━━━ PAGE EXCERPT ━━━

Why You Should Simplify Gardening

Gardening requires ongoing work. It isn’t a matter of planting the seeds and coming back in a few weeks to harvest. (Believe me, this is from experience).

Gardens require ongoing weeding and watering. By simplifying the ongoing tasks, you automatically make gardening require less time.

How To Simplify Gardening

  1. Consider containers or raised beds. Putting a barrier around your plants keeps weeds from invading wholesale. What weeds make their way in are easily dealt with because the soil in contained spaces is never packed down from walking. New types of containers are also self-watering, cutting down on time needed for watering, and providing consistent moisture for healthier plants.
  2. Limit the garden space. Start small, and you increase your chance of success without overwhelming yourself at harvest time. New planting techniques can also increase the output from very small spaces.
  3. Plant what you need. Traditional gardening has you sow many hundreds of seeds and then thinning the sprouts. Planting what you want and need eliminates the task of thinning.
  4. Time the planting. If you plant all your plants at once, your harvest will all come in at once. Staggering planting by weeks extends your harvest season.

━━━

▶ [ACTIVITY 1]:
Answer these questions from the gardening text, one per line:
(a) Which two ongoing tasks do gardens require?
(b) Why are weeds that get into contained spaces easy to deal with?
(c) What does staggering planting by weeks do?
▶ [ACTIVITY 2]:
Decide whether each statement agrees with the gardening text. Answer yes or no, and quote the words that decide it.
(a) Traditional gardening involves thinning sprouts.
(b) Planting everything at once spreads the harvest over a longer period.
(c) Self-watering containers give plants consistent moisture.
▶ [ACTIVITY 3]:
Please carry the text on simplifying gardening forward from its last sentence.

━━━ GIVEN INFORMATION ━━━

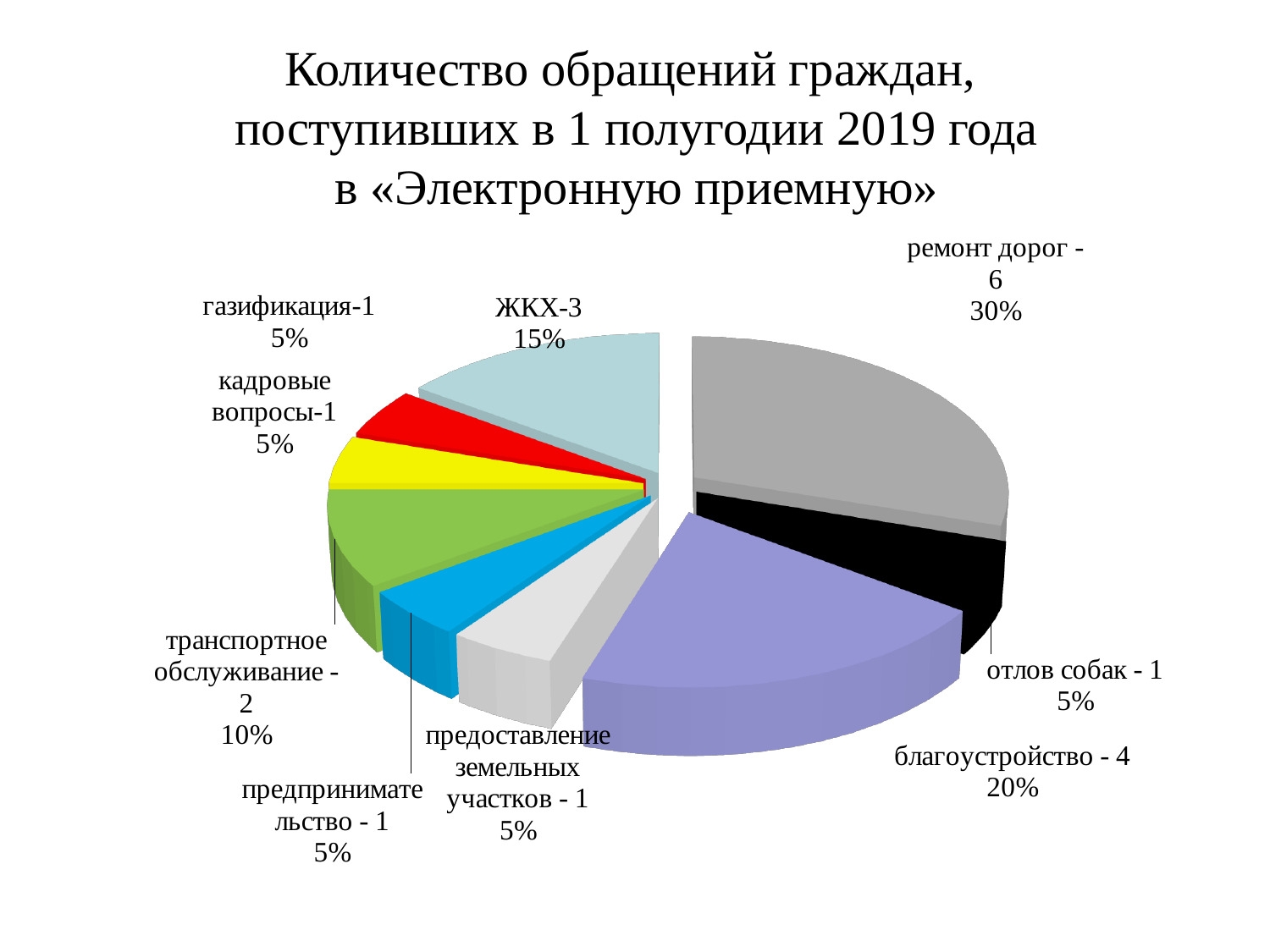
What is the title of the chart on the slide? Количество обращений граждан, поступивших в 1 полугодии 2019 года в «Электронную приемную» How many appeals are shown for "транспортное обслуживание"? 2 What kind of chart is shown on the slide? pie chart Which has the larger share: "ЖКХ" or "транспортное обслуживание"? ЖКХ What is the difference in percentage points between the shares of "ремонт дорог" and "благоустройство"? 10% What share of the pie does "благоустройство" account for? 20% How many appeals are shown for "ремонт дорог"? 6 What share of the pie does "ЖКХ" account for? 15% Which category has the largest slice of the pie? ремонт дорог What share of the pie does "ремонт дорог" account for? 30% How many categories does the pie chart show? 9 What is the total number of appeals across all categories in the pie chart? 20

━━━

▶ [TASK RESULT 1]:
(a) Weeding and watering.
(b) The soil in contained spaces is never packed down from walking.
(c) It extends your harvest season.

▶ [TASK RESULT 2]:
(a) Yes: "Traditional gardening has you sow many hundreds of seeds and then thinning the sprouts."
(b) No: "If you plant all your plants at once, your harvest will all come in at once."
(c) Yes: "New types of containers are also self-watering, cutting down on time needed for watering, and providing consistent moisture for healthier plants."

▶ [TASK RESULT 3]:
  5. Choose non-fussy plants. Some plants require ongoing maintenance: staking, routing, or pruning. Avoiding those types of plants cuts down on your maintenance time.
  6. Consider buying plants. Plants already started are easy to work with. While this limits your choice on varieties in most cases, you will not have to fuss with starting seeds in the house.

After five years of dismal failures in my gardening attempts, I decided on the above actions after research and thought. This year I will be planting two 3 foot square beds (one for veggies, one for herbs) and part of my side house garden will be given over to plants. I will be buying all plants instead of starting from seed, after losing the battles for seeds with the birds.